Von Leers è certamente una personalità tanto poco nota al grande pubblico, quanto interessante. Claudio Mutti, nelle pagine introduttive al testo, ne ricorda l’appartenenza ai Freikorps, l’impiego per un periodo nel corpo diplomatico, l’iscrizione alla NSDAP nel 1929, la collaborazione alla rivista “Der Angriff” di Goebbels e la fondazione, nel 1932, del periodico “Nordische Welt”, espressione della Società per gli studi della preistoria germanica diretta da Herman Wirth. La vicinanza con le posizioni del nordicismo razzialista, la sua collaborazione al periodico “Nationalsozialistische Monatshefte”, una delle principali tribune ideologiche della NSDAP, facevano di Leers uno dei maggiori animatori ideologici völkisch, con addentellati nella “sinistra” del partito, a favore della quale aveva finanche intrattenuto fugaci rapporti col Fronte Nero di Otto Strasser. Lo stesso Leers, nel dopoguerra, lo vedremo accanto a Nasser in qualità di consigliere politico, inteso a costruire un fronte dei popoli arabi raccolti dai partiti socialnazionalisti baathisti, in lotta contro l’egemonia atlantista. Tale personaggio si presenta come ideale per dar conto, dal punto di vista storiografico, delle differenze di approccio ideologico fra il comparto socialista della NSDAP, e quel vasto ambiente di fiancheggiatori nazionalpopolari – di solito riferito alla Rivoluzione Conservatrice – che nel 1933 si affiancò al nuovo regime spesso identificandovisi, ma altrettanto spesso operando distinguo e precisazioni nel senso di una franca ostilità per gli aspetti popolari, ovvero “populisti”, manifestati dalla dirigenza nazionalsocialista. E in specie da quella SA, che proprio nel 1934 (anno di uscita del pamphlet di Leers e del libro di Spengler) fu al centro di una cruenta quanto conosciuta crisi politica.

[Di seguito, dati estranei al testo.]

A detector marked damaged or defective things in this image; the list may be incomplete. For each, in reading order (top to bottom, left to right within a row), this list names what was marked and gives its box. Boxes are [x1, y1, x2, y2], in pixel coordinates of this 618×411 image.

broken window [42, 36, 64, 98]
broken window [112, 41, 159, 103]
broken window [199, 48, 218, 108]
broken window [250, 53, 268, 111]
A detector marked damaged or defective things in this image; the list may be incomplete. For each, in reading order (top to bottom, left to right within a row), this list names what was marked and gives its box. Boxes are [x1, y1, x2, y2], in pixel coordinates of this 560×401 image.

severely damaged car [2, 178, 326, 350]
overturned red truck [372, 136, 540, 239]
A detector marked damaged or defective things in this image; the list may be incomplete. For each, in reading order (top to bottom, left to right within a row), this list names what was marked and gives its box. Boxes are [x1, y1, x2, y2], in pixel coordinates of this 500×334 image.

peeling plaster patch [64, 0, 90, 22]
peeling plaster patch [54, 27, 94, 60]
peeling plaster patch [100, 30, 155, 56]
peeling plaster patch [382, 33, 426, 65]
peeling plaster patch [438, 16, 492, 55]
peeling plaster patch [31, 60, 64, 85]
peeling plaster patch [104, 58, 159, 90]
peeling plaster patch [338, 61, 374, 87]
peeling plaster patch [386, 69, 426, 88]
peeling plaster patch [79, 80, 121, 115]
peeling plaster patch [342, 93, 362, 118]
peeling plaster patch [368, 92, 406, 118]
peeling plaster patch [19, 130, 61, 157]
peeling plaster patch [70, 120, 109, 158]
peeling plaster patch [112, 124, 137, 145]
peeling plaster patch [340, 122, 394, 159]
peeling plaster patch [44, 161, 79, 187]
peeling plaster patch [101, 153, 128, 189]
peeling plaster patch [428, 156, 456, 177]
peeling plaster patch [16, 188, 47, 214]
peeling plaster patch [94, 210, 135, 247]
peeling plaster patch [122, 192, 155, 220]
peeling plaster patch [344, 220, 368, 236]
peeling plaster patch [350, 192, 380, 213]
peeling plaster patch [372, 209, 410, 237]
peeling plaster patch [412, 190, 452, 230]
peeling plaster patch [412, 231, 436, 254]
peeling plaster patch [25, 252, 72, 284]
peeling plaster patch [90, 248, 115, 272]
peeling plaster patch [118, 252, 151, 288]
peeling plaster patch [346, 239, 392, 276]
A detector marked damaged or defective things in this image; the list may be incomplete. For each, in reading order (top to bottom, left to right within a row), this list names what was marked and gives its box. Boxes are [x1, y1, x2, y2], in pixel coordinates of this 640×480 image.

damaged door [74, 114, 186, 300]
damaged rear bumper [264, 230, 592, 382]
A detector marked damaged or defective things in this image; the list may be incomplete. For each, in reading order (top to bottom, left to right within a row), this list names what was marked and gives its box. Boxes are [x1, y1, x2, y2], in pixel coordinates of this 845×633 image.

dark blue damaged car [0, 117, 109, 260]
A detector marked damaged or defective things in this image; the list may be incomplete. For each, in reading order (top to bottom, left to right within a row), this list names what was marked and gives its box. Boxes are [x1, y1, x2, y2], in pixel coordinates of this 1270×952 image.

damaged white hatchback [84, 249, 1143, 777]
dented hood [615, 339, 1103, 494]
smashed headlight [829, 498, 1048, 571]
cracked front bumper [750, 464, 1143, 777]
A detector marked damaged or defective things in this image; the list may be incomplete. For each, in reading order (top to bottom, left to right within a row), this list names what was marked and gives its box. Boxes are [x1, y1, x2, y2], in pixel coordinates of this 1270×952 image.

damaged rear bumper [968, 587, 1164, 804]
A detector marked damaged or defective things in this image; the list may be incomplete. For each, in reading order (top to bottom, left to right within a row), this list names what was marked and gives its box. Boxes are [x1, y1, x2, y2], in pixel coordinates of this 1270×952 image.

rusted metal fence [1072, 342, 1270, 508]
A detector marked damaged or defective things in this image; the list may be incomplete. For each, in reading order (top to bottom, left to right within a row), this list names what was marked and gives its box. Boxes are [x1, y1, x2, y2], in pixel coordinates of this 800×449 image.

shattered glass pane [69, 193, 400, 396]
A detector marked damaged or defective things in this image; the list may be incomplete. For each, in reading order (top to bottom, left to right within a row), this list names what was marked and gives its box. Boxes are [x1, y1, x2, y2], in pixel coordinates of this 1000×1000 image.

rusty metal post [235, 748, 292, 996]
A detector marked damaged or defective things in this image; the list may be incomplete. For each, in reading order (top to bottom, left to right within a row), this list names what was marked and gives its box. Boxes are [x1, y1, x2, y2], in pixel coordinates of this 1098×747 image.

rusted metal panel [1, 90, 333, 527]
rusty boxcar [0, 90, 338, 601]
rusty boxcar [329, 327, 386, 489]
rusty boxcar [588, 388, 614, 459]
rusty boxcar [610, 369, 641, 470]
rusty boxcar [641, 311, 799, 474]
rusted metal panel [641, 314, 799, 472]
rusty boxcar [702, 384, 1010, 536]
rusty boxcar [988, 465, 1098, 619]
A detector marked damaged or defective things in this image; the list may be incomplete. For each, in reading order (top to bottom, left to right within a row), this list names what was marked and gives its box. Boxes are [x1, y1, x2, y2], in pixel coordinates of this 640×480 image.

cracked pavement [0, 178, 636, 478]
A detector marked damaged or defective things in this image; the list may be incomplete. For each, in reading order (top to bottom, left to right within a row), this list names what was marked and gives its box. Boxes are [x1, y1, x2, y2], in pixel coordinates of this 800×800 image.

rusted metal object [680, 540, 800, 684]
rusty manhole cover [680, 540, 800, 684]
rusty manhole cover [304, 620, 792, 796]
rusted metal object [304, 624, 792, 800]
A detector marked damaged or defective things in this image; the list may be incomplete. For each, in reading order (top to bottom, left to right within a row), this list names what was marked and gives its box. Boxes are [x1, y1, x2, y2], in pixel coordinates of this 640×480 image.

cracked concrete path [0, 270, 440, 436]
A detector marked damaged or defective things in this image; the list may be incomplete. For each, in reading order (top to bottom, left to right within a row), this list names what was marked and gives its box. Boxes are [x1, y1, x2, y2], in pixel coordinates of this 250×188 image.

Uomini di sentimento nazionalpatriottico come Spengler erano favorevoli a concezioni di competizione economica mondiale sulla falsariga della vecchia politica imperiale del Kaiser. Ed avevano in dispregio le concessioni a politiche economiche di tipo socialista. Tali posizioni Leers tacciò di reazionarismo e liberismo scatenato. Spengler ai suoi occhi diventava espressione del potere liberale, il cui razzialismo bianco “panariano” finiva per agevolare il grande capitalismo anglo-francese, a detrimento di nuovi posizionamenti geo-strategici. Che invece – secondo Leers – dovevano andare nel senso di un’alleanza con la Russia e coi popoli assoggettati dall’internazionale economica. «Oswald Spengler – scriveva Leers – è assolutamente l’uomo degli strati sociali che vivono dell’esportazione ad ogni costo, della penetrazione imperialistica del mondo. Anche qui egli è, come nella sua opposizione al lavoratore, un imperialista antebellico dell’Europa occidentale che arriva fino alle estreme conseguenze, ma non è un nazionalista, tanto meno un nazionalsocialista». La biforcazione tra le due posizioni era semplice: da una parte uno Stato organico popolare; dall’altra un dirigismo mondialista e grande-capitalista. Nel nome della “razza bianca” Spengler di fatto spianava la strada al liberismo cosmopolita. Al suo opposto, stava la politica mondiale del Terzo Reich, che avrebbe dovuto affiancare i popoli del Terzo Mondo nemici del capitalismo occidentale, ed unirsi con gli spazi russi per creare un blocco euro-asiatico. La storia, come sappiamo, nel momento in cui Hitler imboccò la strada fatale del Drang nach Osten, andò diversamente. Ma quelle idee di antagonismo anti-mondialista ed eurasista, nate tanti decenni fa, rimangono drammaticamente attuali: un’Eurasia dei popoli contro un Occidente atlantista delle banche.